━━━ PAGE EXTRACT
- Born: May 7, 1962 (age 63) Leiden, Netherlands
- Genres: Jazz
- Occupations: Musician, composer, arranger
- Instrument: Guitar
- Years active: 1970s–present

= Reg Schwager =

Canadian jazz guitarist and composer (born 1962)

Reg Schwager (born 7 May 1962) is a Dutch-born Canadian jazz guitarist, composer, and arranger.

Between 1994 and 2004 Schwager toured and recorded with the George Shearing Quintet. He has recorded or performed with many other notable artists including Don Thompson, Diana Krall, Diana Panton, Chet Baker and Mel Tormé.

Schwager was named Guitarist of the Year at the National Jazz Awards four consecutive times, from 2005 to 2008 and in 2021 he was appointed a Member of the Order of Canada for his contributions to Canadian jazz.

== Early life and education ==
Schwager was born in Leiden, Netherlands, in 1962. His family moved to New Zealand when he was three, where he began studying violin using the Suzuki method. The family later settled in Sudbury, Ontario, Canada, where Schwager learned recorder, flute, and piano before choosing guitar as his main instrument. By age fifteen he was performing locally in big bands, small groups, and in a duo with his sister, vocalist Jeannette Lambert.

In 1978 and 1979 he attended jazz workshops at the Banff Centre and the University of Toronto under Phil Nimmons, studying alongside musicians such as Renee Rosnes, Ralph Bowen, Dave McMurdo, and Pat LaBarbera. Early influences and mentors included Ed Bickert, Sonny Greenwich and Cecil Taylor. In 1979 Schwager moved to Toronto to pursue a professional jazz career. He became a regular performer at the city's Chelsea Inn.

== Career ==
Schwager has worked with a broad range of Canadian and international jazz musicians, including George Shearing, Peter Appleyard, Rob McConnell, Diana Krall, Diana Panton, Chet Baker and Mel Tormé. Between 1994 and 2004 he toured and recorded with the George Shearing Quintet.
━━━━━━
━━━ MATERIAL
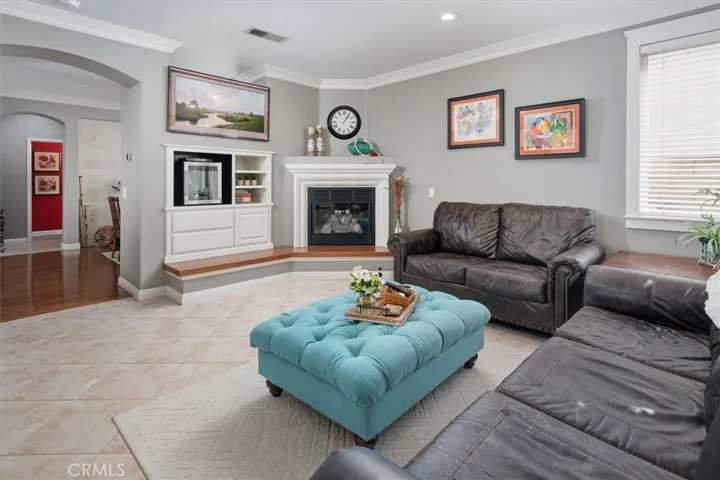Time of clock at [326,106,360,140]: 1:05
━━━━━━
*WHAT TO DO*: According to the Reg Schwager text, why did Schwager move to Toronto in 1979? Answer in one to three sentences.

*SOLUTION TO THE PROBLEM*: Schwager moved to Toronto in 1979 to pursue a professional jazz career. There he became a regular performer at the city's Chelsea Inn.